O burgesso Araújo é a metáfora
ambulante de Sócrates
Por Ana Sá Lopes
publicado em 18
Mar 2015 in
(jornal) i online
Araújo está em
modo de desesperada defesa, mas também a cumprir um velho mantra da relação de
Sócrates com a imprensa: “Tenho uma boa relação com as pessoas desde que se
portem bem.” Portar-se bem é ser cego e surdo a factos e provas e não ser mudo
apenas para defender o chefe
O país está cheio
de advogados, mas Sócrates teve de contratar uma personagem-vómito para o
defender. É difícil imaginar que seja estratégia – embora a história mundial da
perda de juízo esteja amiúde confundida com estratégias mirabolantes.
Entende-se
perfeitamente o desespero de Sócrates e da sua defesa. Nas milhentas cartas que
enviou da prisão, o ex-primeiro-ministro não conseguiu refutar um avo do que
lhe é imputado. Pelas palavras do próprio ficámos a saber que vivia de
empréstimos milionários pedidos a um amigo. Em nenhum lugar do mundo uma pessoa
normal vive assim, em nenhum lugar do mundo um ex-primeiro-ministro consegue
sobreviver assim. A fantasia da mãe rica, com que durante anos Sócrates e os
próximos alimentaram a comunicação social para justificar os gastos
desmesurados de um político que, quando saiu do governo, entregou uma declaração de rendimentos sem
rendimentos declarados, caiu por terra.
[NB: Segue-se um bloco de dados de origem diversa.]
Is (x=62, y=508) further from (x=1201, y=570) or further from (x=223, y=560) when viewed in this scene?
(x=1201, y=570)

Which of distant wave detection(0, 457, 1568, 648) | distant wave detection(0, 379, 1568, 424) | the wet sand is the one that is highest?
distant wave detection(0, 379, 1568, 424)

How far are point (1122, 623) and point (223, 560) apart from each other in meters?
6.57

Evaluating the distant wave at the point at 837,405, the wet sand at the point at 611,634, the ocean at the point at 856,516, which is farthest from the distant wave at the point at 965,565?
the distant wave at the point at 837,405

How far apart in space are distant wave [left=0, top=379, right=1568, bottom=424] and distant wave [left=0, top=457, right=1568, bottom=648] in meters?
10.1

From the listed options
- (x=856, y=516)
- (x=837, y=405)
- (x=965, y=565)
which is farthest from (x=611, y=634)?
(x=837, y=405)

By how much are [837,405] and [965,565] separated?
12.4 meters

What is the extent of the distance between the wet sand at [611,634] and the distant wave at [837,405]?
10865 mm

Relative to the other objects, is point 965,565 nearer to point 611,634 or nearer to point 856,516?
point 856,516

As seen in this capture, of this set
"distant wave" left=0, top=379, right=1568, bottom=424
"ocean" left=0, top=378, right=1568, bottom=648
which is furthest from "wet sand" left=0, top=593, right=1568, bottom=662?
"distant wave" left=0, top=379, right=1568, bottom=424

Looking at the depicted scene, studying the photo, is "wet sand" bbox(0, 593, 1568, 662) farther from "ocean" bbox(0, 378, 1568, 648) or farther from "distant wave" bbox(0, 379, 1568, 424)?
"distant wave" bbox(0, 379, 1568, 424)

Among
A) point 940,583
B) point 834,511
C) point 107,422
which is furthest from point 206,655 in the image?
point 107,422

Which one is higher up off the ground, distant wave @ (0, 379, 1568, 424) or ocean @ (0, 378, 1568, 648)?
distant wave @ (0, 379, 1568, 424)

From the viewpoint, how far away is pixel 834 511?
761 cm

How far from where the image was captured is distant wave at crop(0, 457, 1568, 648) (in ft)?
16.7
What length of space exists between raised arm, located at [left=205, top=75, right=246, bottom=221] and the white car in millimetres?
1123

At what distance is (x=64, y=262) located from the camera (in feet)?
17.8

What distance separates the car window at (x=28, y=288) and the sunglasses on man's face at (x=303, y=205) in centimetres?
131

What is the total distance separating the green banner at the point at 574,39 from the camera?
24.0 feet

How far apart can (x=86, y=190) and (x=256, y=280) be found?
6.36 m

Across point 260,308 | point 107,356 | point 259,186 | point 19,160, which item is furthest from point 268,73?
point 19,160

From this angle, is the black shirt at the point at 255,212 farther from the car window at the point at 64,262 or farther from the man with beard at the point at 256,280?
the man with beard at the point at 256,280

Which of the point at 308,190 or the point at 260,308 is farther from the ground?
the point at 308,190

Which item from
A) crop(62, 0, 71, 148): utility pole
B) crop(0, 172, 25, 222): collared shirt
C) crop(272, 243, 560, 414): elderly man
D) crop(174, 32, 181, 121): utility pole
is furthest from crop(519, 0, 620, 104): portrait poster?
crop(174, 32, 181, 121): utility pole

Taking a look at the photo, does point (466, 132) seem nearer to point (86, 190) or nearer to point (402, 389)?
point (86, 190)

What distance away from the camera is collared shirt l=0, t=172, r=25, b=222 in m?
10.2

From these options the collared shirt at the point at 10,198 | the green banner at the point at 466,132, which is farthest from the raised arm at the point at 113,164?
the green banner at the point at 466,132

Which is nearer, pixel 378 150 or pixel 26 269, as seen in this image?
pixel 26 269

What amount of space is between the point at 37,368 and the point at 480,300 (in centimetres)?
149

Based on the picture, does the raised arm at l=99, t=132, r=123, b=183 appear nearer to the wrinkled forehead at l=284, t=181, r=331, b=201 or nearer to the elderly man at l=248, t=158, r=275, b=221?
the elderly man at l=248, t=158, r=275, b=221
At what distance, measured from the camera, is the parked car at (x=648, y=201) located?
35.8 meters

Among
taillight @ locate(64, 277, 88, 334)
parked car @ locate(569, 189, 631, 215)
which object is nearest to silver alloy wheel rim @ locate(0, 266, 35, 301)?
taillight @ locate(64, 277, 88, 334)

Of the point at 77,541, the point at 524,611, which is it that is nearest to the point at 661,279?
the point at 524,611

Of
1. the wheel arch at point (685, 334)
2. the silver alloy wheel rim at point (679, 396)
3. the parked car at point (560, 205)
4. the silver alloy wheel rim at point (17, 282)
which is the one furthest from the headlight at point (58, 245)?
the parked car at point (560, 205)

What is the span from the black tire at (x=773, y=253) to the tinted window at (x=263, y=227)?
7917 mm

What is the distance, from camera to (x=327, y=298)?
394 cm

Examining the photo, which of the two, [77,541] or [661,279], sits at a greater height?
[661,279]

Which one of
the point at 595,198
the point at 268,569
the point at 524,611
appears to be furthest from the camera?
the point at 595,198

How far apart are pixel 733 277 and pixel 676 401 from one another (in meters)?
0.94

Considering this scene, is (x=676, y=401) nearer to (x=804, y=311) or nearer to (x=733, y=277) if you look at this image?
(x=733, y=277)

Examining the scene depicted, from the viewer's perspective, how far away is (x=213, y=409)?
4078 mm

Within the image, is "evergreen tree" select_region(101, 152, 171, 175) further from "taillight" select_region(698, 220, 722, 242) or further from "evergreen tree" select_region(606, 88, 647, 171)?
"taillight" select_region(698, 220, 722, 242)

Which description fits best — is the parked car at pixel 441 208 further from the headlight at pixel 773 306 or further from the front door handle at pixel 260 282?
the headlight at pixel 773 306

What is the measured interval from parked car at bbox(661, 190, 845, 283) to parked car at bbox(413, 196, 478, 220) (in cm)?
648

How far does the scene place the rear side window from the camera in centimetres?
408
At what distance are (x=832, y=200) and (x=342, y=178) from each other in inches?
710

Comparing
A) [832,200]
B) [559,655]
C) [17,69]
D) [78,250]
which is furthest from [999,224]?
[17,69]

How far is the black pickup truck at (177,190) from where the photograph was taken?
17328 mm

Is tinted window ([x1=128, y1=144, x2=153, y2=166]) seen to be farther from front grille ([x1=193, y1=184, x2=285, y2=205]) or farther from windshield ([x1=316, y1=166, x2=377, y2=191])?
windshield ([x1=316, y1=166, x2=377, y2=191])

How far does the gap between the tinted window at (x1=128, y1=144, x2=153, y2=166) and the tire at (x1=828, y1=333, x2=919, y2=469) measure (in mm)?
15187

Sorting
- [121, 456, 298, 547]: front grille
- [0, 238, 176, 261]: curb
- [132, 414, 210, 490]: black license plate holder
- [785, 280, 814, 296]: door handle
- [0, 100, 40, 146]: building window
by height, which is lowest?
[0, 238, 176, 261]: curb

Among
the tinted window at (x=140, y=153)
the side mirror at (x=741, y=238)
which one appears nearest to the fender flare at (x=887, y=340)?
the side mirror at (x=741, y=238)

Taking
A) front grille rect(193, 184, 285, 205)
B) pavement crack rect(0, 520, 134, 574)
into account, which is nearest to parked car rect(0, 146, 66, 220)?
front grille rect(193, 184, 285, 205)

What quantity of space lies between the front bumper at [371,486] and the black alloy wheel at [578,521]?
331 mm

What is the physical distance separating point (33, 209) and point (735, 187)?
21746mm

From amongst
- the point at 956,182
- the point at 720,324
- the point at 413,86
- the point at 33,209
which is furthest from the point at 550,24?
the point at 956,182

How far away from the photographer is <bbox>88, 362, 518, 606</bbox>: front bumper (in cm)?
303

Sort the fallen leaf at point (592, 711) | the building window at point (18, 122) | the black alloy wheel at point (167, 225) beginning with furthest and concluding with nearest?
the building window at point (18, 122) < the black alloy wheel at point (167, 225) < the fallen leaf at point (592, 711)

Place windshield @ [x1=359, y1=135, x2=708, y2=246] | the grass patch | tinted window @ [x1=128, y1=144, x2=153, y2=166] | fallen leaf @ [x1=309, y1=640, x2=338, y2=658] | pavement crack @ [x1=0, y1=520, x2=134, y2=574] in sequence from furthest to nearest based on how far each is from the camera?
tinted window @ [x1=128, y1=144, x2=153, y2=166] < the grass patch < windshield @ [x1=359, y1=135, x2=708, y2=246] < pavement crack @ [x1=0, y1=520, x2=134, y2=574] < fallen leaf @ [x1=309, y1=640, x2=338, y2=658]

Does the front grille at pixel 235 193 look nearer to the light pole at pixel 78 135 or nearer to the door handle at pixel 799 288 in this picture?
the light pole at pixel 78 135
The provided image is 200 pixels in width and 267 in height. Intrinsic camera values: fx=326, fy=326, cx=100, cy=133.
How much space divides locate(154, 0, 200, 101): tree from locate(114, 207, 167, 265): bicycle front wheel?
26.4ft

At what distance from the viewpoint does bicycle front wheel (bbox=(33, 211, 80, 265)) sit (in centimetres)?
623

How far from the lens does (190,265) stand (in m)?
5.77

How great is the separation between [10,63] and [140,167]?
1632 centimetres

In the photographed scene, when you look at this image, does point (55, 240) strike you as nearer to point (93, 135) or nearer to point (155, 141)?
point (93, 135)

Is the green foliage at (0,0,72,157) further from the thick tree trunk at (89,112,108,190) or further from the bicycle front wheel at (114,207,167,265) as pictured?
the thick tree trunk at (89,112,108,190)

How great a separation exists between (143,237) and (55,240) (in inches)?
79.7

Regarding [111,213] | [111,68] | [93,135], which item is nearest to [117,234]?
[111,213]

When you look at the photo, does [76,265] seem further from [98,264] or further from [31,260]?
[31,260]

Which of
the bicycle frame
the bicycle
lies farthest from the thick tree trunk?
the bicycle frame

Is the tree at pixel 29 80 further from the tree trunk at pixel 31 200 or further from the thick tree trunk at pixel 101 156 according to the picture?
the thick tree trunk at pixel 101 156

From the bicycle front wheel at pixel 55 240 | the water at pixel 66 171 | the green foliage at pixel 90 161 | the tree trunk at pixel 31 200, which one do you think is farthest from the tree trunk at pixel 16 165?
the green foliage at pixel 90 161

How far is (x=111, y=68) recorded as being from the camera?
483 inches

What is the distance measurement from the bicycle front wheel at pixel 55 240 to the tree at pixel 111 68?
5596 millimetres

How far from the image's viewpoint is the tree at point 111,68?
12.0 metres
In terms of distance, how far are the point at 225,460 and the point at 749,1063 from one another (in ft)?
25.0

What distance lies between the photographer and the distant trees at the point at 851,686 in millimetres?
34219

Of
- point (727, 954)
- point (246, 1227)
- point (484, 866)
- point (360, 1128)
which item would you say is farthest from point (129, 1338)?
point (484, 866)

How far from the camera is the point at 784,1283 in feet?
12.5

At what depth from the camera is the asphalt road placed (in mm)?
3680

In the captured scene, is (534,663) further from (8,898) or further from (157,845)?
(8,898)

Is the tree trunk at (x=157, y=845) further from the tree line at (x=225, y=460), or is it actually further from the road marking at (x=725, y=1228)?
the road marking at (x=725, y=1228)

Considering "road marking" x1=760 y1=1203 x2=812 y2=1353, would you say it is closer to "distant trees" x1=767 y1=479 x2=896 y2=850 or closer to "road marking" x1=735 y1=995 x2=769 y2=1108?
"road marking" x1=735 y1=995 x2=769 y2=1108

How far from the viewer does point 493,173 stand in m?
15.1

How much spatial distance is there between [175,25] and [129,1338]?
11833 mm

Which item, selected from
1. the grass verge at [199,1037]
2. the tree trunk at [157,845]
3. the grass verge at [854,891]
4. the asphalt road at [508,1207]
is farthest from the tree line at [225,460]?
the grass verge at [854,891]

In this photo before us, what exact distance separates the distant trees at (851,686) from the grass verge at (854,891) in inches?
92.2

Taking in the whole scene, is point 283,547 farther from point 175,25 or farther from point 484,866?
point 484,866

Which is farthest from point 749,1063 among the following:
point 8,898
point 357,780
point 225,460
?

Cabe agora à justiça investigar o que
tem de ser investigado, sem pressões nem excitações.
No entanto, como
escreveu Hélder Gomes, jornalista do canal Q, no Facebook, até Sócrates merecia
um advogado melhor. Qualquer arguido merecia um advogado melhor. O burgesso que
insultou a jornalista Tânia Laranjo, do “Correio da Manhã” e da CMTV, e todos
os jornalistas presentes na segunda-feira à porta do Supremo Tribunal de
Justiça – a “canzoada”, no dizer do burgesso Araújo – está em modo de
desesperada “defesa”, mas também está a cumprir um velho mantra da relação de
Sócrates com a imprensa: “Tenho uma boa relação com as pessoas desde que se
portem bem”, disse Araújo à noite na TVI, onde repetiu as ignomínias sobre
Tânia Laranjo, “a senhora do ‘Correio da Manhã’ que tem mau aspecto”.
Nós sabemos que
Sócrates e o socratismo – uma tendência no PS agora mais minoritária mas ainda
assim resiliente – sempre tiveram boas relações com quem “se portava bem”. A principal obrigação para se entrar no
círculo das boas relações era ser cego, surdo e não ser mudo apenas para
defender o chefe, sempre acéfala e acriticamente, quaisquer que fossem as
provas e os factos.
Infelizmente, o
burgesso Araújo é a metáfora ambulante de Sócrates. Se todo o arguido tem
direito a uma defesa decente, a pior defesa para Sócrates é a sua metáfora em
liberdade.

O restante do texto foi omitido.